What the task asks ▸
Your job is to print the listing exactly.

Dataset extract ▸
%%
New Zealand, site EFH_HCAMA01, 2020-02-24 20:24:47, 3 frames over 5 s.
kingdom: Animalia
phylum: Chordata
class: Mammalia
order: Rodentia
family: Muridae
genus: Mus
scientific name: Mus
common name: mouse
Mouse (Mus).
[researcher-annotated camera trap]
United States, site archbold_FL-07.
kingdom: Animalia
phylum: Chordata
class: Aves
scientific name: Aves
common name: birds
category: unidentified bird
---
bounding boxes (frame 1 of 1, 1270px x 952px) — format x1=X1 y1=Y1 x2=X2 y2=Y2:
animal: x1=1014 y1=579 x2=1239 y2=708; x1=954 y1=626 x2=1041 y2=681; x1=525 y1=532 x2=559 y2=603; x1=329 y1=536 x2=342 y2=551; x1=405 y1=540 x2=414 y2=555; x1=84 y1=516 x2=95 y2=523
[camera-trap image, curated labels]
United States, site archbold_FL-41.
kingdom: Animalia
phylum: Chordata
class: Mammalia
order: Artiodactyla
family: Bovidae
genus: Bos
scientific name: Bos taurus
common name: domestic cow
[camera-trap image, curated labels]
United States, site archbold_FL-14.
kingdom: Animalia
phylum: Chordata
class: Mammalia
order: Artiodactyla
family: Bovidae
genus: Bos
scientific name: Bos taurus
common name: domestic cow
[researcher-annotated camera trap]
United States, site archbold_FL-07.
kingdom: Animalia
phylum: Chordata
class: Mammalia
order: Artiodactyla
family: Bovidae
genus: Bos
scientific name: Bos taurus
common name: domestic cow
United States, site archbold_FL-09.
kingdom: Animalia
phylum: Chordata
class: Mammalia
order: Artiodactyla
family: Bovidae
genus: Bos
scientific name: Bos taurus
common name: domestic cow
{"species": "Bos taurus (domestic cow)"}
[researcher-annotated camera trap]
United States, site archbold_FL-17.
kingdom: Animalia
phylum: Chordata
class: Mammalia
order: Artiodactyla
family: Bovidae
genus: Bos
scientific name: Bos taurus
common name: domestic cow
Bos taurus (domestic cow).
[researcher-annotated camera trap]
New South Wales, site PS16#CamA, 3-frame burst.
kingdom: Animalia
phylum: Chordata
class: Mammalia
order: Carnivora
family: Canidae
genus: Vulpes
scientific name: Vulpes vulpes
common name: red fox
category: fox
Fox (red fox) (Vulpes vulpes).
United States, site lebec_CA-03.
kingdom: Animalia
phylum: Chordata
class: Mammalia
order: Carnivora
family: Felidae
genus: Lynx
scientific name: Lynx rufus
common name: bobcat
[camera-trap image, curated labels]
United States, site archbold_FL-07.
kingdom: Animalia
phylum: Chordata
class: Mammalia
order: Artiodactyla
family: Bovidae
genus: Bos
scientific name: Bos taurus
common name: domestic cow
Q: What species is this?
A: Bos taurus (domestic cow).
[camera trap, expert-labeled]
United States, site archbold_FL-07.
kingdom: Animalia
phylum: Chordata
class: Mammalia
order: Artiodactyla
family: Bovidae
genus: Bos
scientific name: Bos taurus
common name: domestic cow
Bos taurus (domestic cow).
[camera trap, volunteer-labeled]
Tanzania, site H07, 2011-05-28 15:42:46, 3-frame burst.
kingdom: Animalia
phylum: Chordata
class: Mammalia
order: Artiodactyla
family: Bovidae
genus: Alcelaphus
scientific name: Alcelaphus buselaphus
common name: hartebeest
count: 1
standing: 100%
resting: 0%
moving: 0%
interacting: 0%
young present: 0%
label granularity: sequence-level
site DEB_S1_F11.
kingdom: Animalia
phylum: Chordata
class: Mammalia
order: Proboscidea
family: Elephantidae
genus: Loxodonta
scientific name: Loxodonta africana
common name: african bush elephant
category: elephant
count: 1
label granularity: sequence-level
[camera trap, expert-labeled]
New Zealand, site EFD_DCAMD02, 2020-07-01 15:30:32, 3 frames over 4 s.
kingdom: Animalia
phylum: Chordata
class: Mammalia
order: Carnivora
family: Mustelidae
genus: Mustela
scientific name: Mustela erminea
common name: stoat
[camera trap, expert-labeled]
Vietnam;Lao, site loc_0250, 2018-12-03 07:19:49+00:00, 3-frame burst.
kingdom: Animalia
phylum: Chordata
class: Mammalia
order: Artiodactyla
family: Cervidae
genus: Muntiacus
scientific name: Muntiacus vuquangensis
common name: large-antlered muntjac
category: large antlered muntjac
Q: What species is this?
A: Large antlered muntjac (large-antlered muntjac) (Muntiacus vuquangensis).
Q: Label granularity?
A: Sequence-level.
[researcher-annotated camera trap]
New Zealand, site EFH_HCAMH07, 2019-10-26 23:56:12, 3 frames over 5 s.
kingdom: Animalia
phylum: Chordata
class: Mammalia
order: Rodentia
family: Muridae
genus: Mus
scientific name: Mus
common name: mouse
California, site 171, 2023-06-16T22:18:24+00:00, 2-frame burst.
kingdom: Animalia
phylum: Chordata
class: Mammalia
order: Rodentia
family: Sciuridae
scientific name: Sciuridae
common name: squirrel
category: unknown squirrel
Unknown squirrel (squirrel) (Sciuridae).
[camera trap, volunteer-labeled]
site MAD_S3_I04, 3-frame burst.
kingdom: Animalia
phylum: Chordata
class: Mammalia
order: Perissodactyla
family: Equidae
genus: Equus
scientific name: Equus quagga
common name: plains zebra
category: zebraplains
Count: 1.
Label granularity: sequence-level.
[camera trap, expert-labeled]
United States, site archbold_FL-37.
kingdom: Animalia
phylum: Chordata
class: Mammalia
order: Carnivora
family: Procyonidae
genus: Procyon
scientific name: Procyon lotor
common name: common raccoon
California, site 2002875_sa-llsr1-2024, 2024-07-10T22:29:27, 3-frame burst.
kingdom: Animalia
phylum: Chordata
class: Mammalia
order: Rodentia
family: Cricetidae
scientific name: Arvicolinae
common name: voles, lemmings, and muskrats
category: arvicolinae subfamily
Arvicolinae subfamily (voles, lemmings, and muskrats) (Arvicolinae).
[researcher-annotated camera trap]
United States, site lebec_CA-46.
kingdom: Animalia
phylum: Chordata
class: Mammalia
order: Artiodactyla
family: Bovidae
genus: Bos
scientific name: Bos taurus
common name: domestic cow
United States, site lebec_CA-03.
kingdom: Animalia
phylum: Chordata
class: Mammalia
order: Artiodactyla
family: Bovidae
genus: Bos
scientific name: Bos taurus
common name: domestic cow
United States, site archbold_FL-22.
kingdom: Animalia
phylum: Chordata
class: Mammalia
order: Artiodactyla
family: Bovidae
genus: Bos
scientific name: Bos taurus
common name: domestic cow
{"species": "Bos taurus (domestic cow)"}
%%
Written solution ▸
New Zealand, site EFH_HCAMA01, 2020-02-24 20:24:47, 3 frames over 5 s.
kingdom: Animalia
phylum: Chordata
class: Mammalia
order: Rodentia
family: Muridae
genus: Mus
scientific name: Mus
common name: mouse
Mouse (Mus).
[researcher-annotated camera trap]
United States, site archbold_FL-07.
kingdom: Animalia
phylum: Chordata
class: Aves
scientific name: Aves
common name: birds
category: unidentified bird
---
bounding boxes (frame 1 of 1, 1270px x 952px) — format x1=X1 y1=Y1 x2=X2 y2=Y2:
animal: x1=1014 y1=579 x2=1239 y2=708; x1=954 y1=626 x2=1041 y2=681; x1=525 y1=532 x2=559 y2=603; x1=329 y1=536 x2=342 y2=551; x1=405 y1=540 x2=414 y2=555; x1=84 y1=516 x2=95 y2=523
[camera-trap image, curated labels]
United States, site archbold_FL-41.
kingdom: Animalia
phylum: Chordata
class: Mammalia
order: Artiodactyla
family: Bovidae
genus: Bos
scientific name: Bos taurus
common name: domestic cow
[camera-trap image, curated labels]
United States, site archbold_FL-14.
kingdom: Animalia
phylum: Chordata
class: Mammalia
order: Artiodactyla
family: Bovidae
genus: Bos
scientific name: Bos taurus
common name: domestic cow
[researcher-annotated camera trap]
United States, site archbold_FL-07.
kingdom: Animalia
phylum: Chordata
class: Mammalia
order: Artiodactyla
family: Bovidae
genus: Bos
scientific name: Bos taurus
common name: domestic cow
United States, site archbold_FL-09.
kingdom: Animalia
phylum: Chordata
class: Mammalia
order: Artiodactyla
family: Bovidae
genus: Bos
scientific name: Bos taurus
common name: domestic cow
{"species": "Bos taurus (domestic cow)"}
[researcher-annotated camera trap]
United States, site archbold_FL-17.
kingdom: Animalia
phylum: Chordata
class: Mammalia
order: Artiodactyla
family: Bovidae
genus: Bos
scientific name: Bos taurus
common name: domestic cow
Bos taurus (domestic cow).
[researcher-annotated camera trap]
New South Wales, site PS16#CamA, 3-frame burst.
kingdom: Animalia
phylum: Chordata
class: Mammalia
order: Carnivora
family: Canidae
genus: Vulpes
scientific name: Vulpes vulpes
common name: red fox
category: fox
Fox (red fox) (Vulpes vulpes).
United States, site lebec_CA-03.
kingdom: Animalia
phylum: Chordata
class: Mammalia
order: Carnivora
family: Felidae
genus: Lynx
scientific name: Lynx rufus
common name: bobcat
[camera-trap image, curated labels]
United States, site archbold_FL-07.
kingdom: Animalia
phylum: Chordata
class: Mammalia
order: Artiodactyla
family: Bovidae
genus: Bos
scientific name: Bos taurus
common name: domestic cow
Q: What species is this?
A: Bos taurus (domestic cow).
[camera trap, expert-labeled]
United States, site archbold_FL-07.
kingdom: Animalia
phylum: Chordata
class: Mammalia
order: Artiodactyla
family: Bovidae
genus: Bos
scientific name: Bos taurus
common name: domestic cow
Bos taurus (domestic cow).
[camera trap, volunteer-labeled]
Tanzania, site H07, 2011-05-28 15:42:46, 3-frame burst.
kingdom: Animalia
phylum: Chordata
class: Mammalia
order: Artiodactyla
family: Bovidae
genus: Alcelaphus
scientific name: Alcelaphus buselaphus
common name: hartebeest
count: 1
standing: 100%
resting: 0%
moving: 0%
interacting: 0%
young present: 0%
label granularity: sequence-level
site DEB_S1_F11.
kingdom: Animalia
phylum: Chordata
class: Mammalia
order: Proboscidea
family: Elephantidae
genus: Loxodonta
scientific name: Loxodonta africana
common name: african bush elephant
category: elephant
count: 1
label granularity: sequence-level
[camera trap, expert-labeled]
New Zealand, site EFD_DCAMD02, 2020-07-01 15:30:32, 3 frames over 4 s.
kingdom: Animalia
phylum: Chordata
class: Mammalia
order: Carnivora
family: Mustelidae
genus: Mustela
scientific name: Mustela erminea
common name: stoat
[camera trap, expert-labeled]
Vietnam;Lao, site loc_0250, 2018-12-03 07:19:49+00:00, 3-frame burst.
kingdom: Animalia
phylum: Chordata
class: Mammalia
order: Artiodactyla
family: Cervidae
genus: Muntiacus
scientific name: Muntiacus vuquangensis
common name: large-antlered muntjac
category: large antlered muntjac
Q: What species is this?
A: Large antlered muntjac (large-antlered muntjac) (Muntiacus vuquangensis).
Q: Label granularity?
A: Sequence-level.
[researcher-annotated camera trap]
New Zealand, site EFH_HCAMH07, 2019-10-26 23:56:12, 3 frames over 5 s.
kingdom: Animalia
phylum: Chordata
class: Mammalia
order: Rodentia
family: Muridae
genus: Mus
scientific name: Mus
common name: mouse
California, site 171, 2023-06-16T22:18:24+00:00, 2-frame burst.
kingdom: Animalia
phylum: Chordata
class: Mammalia
order: Rodentia
family: Sciuridae
scientific name: Sciuridae
common name: squirrel
category: unknown squirrel
Unknown squirrel (squirrel) (Sciuridae).
[camera trap, volunteer-labeled]
site MAD_S3_I04, 3-frame burst.
kingdom: Animalia
phylum: Chordata
class: Mammalia
order: Perissodactyla
family: Equidae
genus: Equus
scientific name: Equus quagga
common name: plains zebra
category: zebraplains
Count: 1.
Label granularity: sequence-level.
[camera trap, expert-labeled]
United States, site archbold_FL-37.
kingdom: Animalia
phylum: Chordata
class: Mammalia
order: Carnivora
family: Procyonidae
genus: Procyon
scientific name: Procyon lotor
common name: common raccoon
California, site 2002875_sa-llsr1-2024, 2024-07-10T22:29:27, 3-frame burst.
kingdom: Animalia
phylum: Chordata
class: Mammalia
order: Rodentia
family: Cricetidae
scientific name: Arvicolinae
common name: voles, lemmings, and muskrats
category: arvicolinae subfamily
Arvicolinae subfamily (voles, lemmings, and muskrats) (Arvicolinae).
[researcher-annotated camera trap]
United States, site lebec_CA-46.
kingdom: Animalia
phylum: Chordata
class: Mammalia
order: Artiodactyla
family: Bovidae
genus: Bos
scientific name: Bos taurus
common name: domestic cow
United States, site lebec_CA-03.
kingdom: Animalia
phylum: Chordata
class: Mammalia
order: Artiodactyla
family: Bovidae
genus: Bos
scientific name: Bos taurus
common name: domestic cow
United States, site archbold_FL-22.
kingdom: Animalia
phylum: Chordata
class: Mammalia
order: Artiodactyla
family: Bovidae
genus: Bos
scientific name: Bos taurus
common name: domestic cow
{"species": "Bos taurus (domestic cow)"}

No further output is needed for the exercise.